New Website - New Short Stories

Image
https://www.extinction-cometh.com/  This is my new website about extinct species.  I have added facts, pictures, and pop culture references for over 30 different species.  I have also written several short stories called Lazarus Tales to describe what it would be like for various animals if they were able to return to Earth today. 

Chapter 2: My Wake Up Call

                                       Chapter 2: My Wake Up Call 

“George, you need to wake up,” an unfamiliar male voice said.
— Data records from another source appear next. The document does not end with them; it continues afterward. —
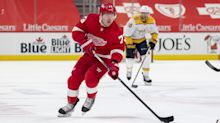 Adam Erne, Michael Rasmussen among players who took steps forward for Red Wings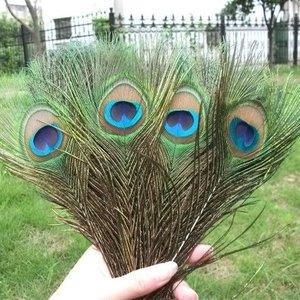Janshop Pauwenveren met oog 100 stuks - 25 tot 30 cm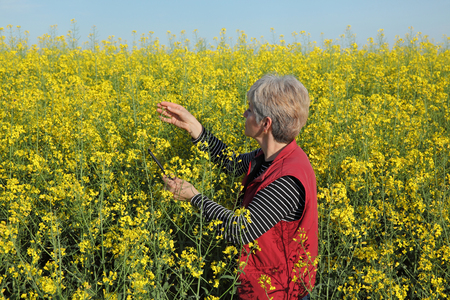 agronomist: Agronomist or farmer examine blooming canola field, rapeseed plant, using tablet Stock Photo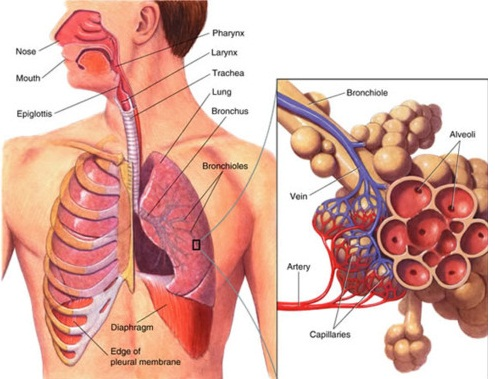 lungs function | med-health, Cephalic Vein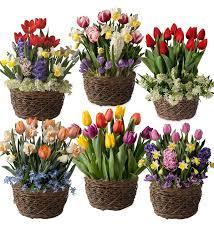 six months of flower bulb gift gardens plow hearth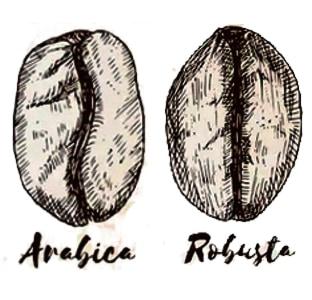 Quelle est la différence entre l'Arabica et le Robusta ?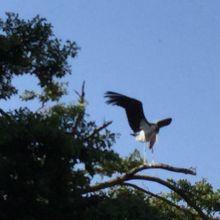 ターミナルの木にとまっていた強そうな鳥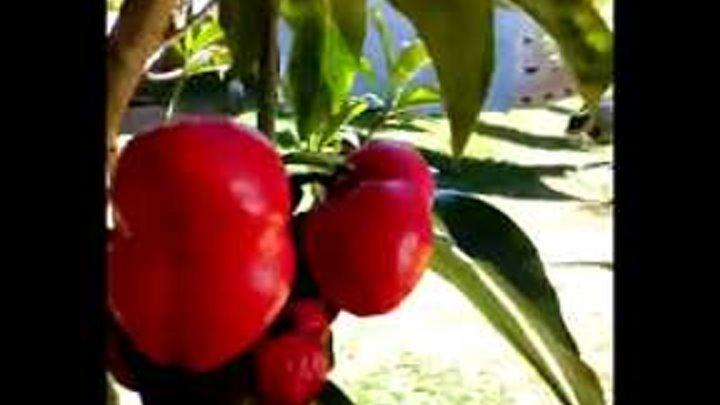 Quien sabe el nombre de esta fruta, Roberto Carvajal Costa Rica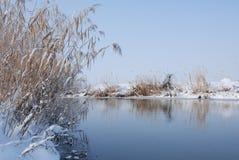 Ландшафт природы зимы Стоковые Изображения RF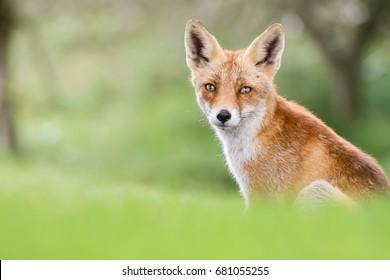 European red fox in the wild
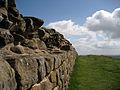 Hadrian's Wall in May 2009.jpg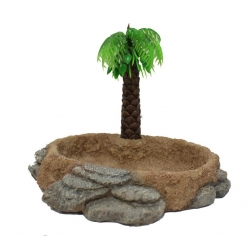 PALM TREE WITH BOWL - Click for more info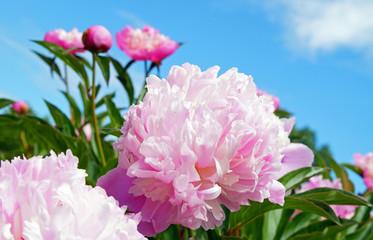 Romantische rosa Pfingstrose
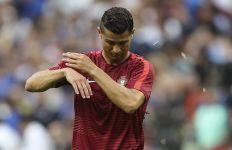 Terungkap! Final Euro 2016 Sempat Diganggu Invasi Binatang Ini - JPNN.com
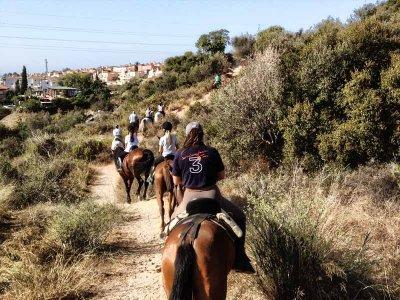 Ruta a Caballo por Marbella 2 horas
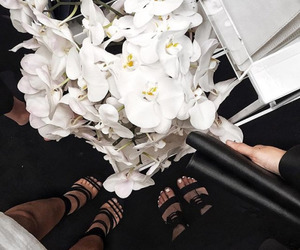 flowers, white, and luxury image
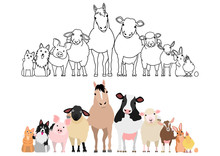 Farm Animals In A Row, Paws Ar...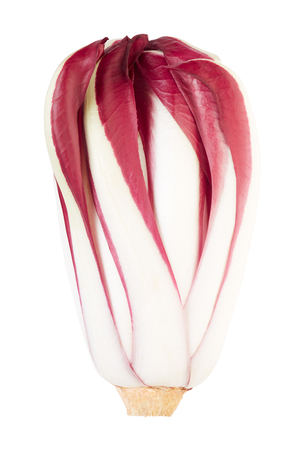 radicchio: Radicchio, red Treviso chicory on white.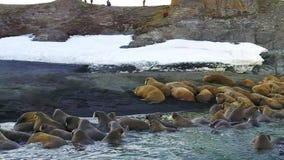 Morsas no fundo da opinião aero de oceano ártico de costas de deserto na terra nova video estoque
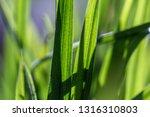 green grass macro close up | Shutterstock . vector #1316310803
“We don’t think he’s going to wake up.  Do you really think this is a good idea?  We just don’t think he’s going to go for it anyway.  Have you read his file?  He’s really not the most agreeable animal we have ever met you know,” declared a fast-talking female voice.

“George, we would like to talk with you a moment,” said the first voice in a calm tone.

I felt uneasy that these voices were talking directly to me.  I’m used to Fausto being the only one who talked to me like I was an individual and not an animal on display.  I feigned being asleep as I tried to figure out what I should do, not that I had a lot of options.  I only heard two voices, so I figured I might be safe.  I weighed close to two hundred pounds, so I knew I was not easy to move, especially if I wiggled around some.  I knew this because a few years ago some people from Greenpeace tried to free me one night by returning me to Pinta Island.  I didn’t want to return to my goat infested homeland, so I started flailing around. This seemed to slow them down until Fausto appeared around the corner.  He had come back to sing me a song and was just in time to call the authorities.  I was grateful that he was there to save me.  I’d rather live my days out here with one friend than back on Pinta Island with a bunch of goats. 

“George, we know you’re awake and can hear us.  We need to ask you a very important question that will affect the rest of your life,” stated the first voice again.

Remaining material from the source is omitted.